TOULOUSE, France (AP) - In a tense standoff, French riot police demanded the surrender Wednesday of a gunman who reportedly boasted of shooting seven victims in an al-Qaida-linked terror spree aimed at "bringing France to its knees."
Hundreds of heavily armed police cordoned off streets around an apartment building in the southwestern city of Toulouse after a pre-dawn raid to arrest the suspect, Mohamed Merah, erupted into a firefight. Three police were wounded, the suspected holed up in the apartment and negotiations with the 24-year-old Frenchman of Algerian descent dragged on for hours.
Prosecutor Francois Molins said Merah was a self-taught radical Salafi who expressed glee at killing three Jewish children, a rabbi and three French paratroopers. Merah had been to Afghanistan twice and had trained in the Pakistani militant stronghold of Waziristan, he said.
Merah was planning to kill another soldier imminently, so police had to launch the 3 a.m. raid, Molins said.
In the negotiations, Merah "expresses no regret, only that he didn't have time to have more victims. And he even bragged, he said, of bringing France to its knees," the prosecutor said.
Late Wednesday, Interior Minister Claude Gueant told France-2 TV that Merah planned to turn himself in at night "to be more discreet." Nearby street lights were turned off.
The gunman's brother and mother were detained early in the day. Molins said the brother, Abdelkader, had been implicated in a 2007 network that sent militant fighters to Iraq.
French authorities - like others in Europe - have long been concerned about "lone-wolf" attacks by young, Internet-savvy militants who self-radicalize online since they are harder to find and track. Molins' comments, however, marked the first time a radical Islamic motive has been ascribed to killings in France in years.
Merah told police he belonged to al-Qaida and wanted to take revenge for Palestinian children killed in the Middle East, Gueant said, adding the gunman was also angry about French military intervention abroad.
"He wants to avenge the deaths of Palestinians," Gueant told reporters. "He's (also) after the army."
Molins said Merah's first trip to Afghanistan ended with him being picked up by Afghan police "who turned him over to the American army who put him on the first plane to France."

Task requirements >>
a) In the report on the Toulouse standoff, why did police carry out the raid at 3 a.m.? Answer in one to three sentences.
b) Extend the report on the Toulouse standoff, picking up after its last sentence.

Stored data entries >>
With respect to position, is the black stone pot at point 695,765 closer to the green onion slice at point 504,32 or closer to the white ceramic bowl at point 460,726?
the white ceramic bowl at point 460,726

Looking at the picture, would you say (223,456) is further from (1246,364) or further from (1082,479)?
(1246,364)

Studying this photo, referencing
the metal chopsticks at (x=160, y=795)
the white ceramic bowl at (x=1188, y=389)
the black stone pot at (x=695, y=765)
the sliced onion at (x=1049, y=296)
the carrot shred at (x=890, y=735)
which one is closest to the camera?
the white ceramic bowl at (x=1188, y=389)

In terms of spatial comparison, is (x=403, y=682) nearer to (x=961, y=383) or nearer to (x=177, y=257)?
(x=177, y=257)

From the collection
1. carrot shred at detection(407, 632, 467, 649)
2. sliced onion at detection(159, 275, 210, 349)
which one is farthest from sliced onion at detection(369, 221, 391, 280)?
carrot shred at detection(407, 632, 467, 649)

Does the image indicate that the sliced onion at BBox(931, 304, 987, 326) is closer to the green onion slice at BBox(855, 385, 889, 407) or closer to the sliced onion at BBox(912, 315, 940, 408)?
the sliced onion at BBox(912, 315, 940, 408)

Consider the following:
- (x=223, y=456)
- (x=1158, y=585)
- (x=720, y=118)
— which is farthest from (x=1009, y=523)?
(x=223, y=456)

Task answers >>
a) According to prosecutor Francois Molins, Merah was planning to kill another soldier imminently, so police had to launch the 3 a.m. raid.

b)
"He had foreseen other killings, notably he foresaw another attack this morning, targeting a soldier," Molins said, adding also planned to attack two police officers. "He claims to have always acted alone."
An Interior Ministry official, speaking on condition of anonymity, said Merah had been under surveillance for years for having "fundamentalist" Islamic views.
During the standoff, police evacuated the five-story building, escorting residents out using the roof and fire truck ladders. The suspect's apartment was on the ground floor of the postwar building, locals said.
French authorities said Merah threw a Colt .45 handgun used in each of the three attacks out a window in exchange for a device to talk to authorities, but had more weapons like an AK-47 assault rifle. Gueant said other weapons had been found in his car.
"The main concern is to arrest him, and to arrest him in conditions by which we can present him to judicial officials," Gueant added, explaining authorities want to "take him alive ... It is imperative for us."
Delage said a key to tracking Merah was the powerful Yamaha motorcycle he reportedly used in all three attacks - a dark gray one that had been stolen March 6. The frame was painted white, the color witnesses saw in the school attack.
According to Delage, one of his brothers went to a motorcycle sales outfit to ask how to modify the GPS tracker, raising suspicions. The vendor then contacted police, Delage said.